Task statement
Update the rows starting at the line that contains "From the camera, at" and ending at the last row, replacing "located" with "situated" and leaving everything else unchanged. Omit the pictures from your answer.

Data listing

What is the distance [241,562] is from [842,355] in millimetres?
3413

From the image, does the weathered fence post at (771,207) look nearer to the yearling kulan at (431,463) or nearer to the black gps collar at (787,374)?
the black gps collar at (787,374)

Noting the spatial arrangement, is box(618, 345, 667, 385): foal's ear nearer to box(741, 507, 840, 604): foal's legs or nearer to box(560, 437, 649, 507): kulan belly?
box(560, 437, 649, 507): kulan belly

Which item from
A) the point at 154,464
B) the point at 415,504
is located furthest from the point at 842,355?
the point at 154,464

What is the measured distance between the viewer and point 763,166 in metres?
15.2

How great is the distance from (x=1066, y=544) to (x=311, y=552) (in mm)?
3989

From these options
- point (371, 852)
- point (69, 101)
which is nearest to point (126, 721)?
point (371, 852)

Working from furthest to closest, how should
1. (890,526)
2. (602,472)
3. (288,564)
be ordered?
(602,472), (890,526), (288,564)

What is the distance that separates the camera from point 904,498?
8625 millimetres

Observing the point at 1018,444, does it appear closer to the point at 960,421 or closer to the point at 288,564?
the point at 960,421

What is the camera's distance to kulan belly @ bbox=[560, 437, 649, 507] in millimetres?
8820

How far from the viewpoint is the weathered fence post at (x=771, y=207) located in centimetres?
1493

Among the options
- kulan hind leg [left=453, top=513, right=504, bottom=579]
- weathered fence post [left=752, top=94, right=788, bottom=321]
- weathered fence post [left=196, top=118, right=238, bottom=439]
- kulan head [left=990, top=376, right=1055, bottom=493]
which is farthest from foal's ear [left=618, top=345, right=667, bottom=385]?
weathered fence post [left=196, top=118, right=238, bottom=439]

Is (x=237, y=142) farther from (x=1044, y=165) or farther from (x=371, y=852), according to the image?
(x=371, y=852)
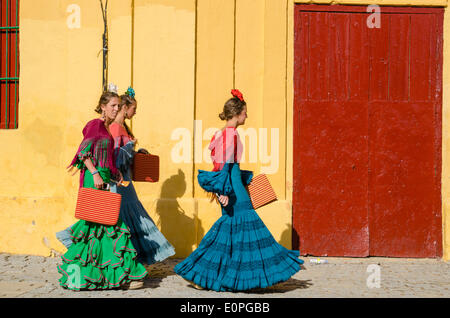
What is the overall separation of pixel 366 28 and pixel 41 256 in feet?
17.8

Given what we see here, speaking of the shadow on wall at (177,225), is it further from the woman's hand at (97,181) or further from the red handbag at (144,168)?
the woman's hand at (97,181)

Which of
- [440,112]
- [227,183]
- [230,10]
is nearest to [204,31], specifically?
[230,10]

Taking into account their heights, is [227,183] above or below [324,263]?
above

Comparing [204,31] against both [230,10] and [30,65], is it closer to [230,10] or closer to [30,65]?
[230,10]

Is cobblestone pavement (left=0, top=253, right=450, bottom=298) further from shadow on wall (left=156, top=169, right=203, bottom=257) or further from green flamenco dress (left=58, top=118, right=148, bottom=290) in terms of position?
shadow on wall (left=156, top=169, right=203, bottom=257)

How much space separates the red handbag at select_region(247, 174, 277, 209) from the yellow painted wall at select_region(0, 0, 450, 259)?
70.1 inches

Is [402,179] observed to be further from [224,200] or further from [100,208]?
[100,208]

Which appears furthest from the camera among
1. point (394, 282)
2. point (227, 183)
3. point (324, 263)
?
point (324, 263)

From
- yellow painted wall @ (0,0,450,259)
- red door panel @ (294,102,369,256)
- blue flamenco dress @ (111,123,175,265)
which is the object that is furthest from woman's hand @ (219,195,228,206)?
red door panel @ (294,102,369,256)

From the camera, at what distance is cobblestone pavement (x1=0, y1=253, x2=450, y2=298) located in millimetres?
5500

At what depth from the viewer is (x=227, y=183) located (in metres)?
5.56

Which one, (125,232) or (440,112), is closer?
(125,232)

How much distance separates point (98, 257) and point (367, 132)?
413 centimetres

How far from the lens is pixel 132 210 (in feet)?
20.0
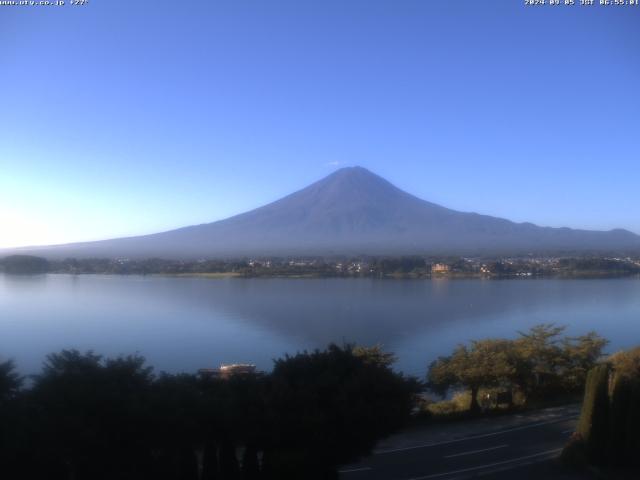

Finished task
From the camera, at what distance is cobblestone pavement (x1=0, y1=253, x2=450, y2=298) situated in millimetres?
5500

At what depth from the viewer is (x=227, y=183) situated (in metres)?
5.56

Which one, (125,232) or (440,112), is closer?
(125,232)

How much distance separates point (98, 257) and point (367, 132)?
413 centimetres

How far from the lens is pixel 132 210 (in feet)?
20.0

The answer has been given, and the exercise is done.